Collected data entries
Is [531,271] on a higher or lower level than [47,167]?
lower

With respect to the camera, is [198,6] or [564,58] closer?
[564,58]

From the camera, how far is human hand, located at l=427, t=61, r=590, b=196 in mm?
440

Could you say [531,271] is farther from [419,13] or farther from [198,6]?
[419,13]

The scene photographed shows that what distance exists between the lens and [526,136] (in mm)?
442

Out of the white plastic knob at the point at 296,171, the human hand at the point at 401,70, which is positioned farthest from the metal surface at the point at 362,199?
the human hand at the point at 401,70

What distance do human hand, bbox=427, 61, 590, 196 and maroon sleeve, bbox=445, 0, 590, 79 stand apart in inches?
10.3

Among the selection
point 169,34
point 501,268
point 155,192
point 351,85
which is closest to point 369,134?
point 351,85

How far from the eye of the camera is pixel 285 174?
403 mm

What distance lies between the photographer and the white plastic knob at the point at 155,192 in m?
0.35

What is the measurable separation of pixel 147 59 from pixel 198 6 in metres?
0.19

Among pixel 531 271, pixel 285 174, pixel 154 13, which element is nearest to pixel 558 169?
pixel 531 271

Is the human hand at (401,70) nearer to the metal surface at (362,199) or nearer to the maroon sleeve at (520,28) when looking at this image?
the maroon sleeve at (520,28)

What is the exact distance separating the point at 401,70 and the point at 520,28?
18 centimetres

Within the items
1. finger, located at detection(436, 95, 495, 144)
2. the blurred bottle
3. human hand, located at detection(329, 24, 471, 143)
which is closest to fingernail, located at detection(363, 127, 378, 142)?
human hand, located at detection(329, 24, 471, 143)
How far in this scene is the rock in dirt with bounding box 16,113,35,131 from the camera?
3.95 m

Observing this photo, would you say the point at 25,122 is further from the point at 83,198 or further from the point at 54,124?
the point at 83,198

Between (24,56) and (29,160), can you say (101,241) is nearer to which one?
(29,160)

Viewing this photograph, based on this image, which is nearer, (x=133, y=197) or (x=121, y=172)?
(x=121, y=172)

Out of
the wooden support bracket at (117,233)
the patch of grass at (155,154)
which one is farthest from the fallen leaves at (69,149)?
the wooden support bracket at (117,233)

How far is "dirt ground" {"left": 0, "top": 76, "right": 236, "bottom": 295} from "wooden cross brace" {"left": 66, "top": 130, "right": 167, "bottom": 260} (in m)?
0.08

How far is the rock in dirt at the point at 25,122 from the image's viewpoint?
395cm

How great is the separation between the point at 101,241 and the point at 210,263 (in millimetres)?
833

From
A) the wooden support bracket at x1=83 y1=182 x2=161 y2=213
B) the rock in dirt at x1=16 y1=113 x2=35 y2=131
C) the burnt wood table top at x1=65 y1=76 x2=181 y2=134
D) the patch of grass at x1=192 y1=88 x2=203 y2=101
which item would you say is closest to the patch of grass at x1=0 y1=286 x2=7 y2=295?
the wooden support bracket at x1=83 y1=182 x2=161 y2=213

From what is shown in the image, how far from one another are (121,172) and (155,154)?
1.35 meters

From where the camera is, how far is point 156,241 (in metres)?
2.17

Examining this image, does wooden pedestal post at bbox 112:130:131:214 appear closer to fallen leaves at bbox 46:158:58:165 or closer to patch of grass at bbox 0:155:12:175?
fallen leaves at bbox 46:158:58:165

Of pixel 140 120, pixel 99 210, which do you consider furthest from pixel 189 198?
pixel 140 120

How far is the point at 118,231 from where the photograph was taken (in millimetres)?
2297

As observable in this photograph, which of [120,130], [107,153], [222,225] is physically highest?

→ **Given instruction**: Echo the material from the line containing "From what is" through the end of the material, inclusive, with every character unchanged.

→ **Response below**:
From what is shown in the image, how far from one another are (121,172) and (155,154)?
1.35 meters

From where the camera is, how far is point 156,241 (in metres)?
2.17

Examining this image, does wooden pedestal post at bbox 112:130:131:214 appear closer to fallen leaves at bbox 46:158:58:165 or closer to patch of grass at bbox 0:155:12:175?
fallen leaves at bbox 46:158:58:165

Of pixel 140 120, pixel 99 210, which do you consider furthest from pixel 189 198?
pixel 140 120

How far is the point at 118,231 from where the photograph was taken (in millimetres)?
2297

As observable in this photograph, which of [120,130], [107,153], [222,225] is physically highest?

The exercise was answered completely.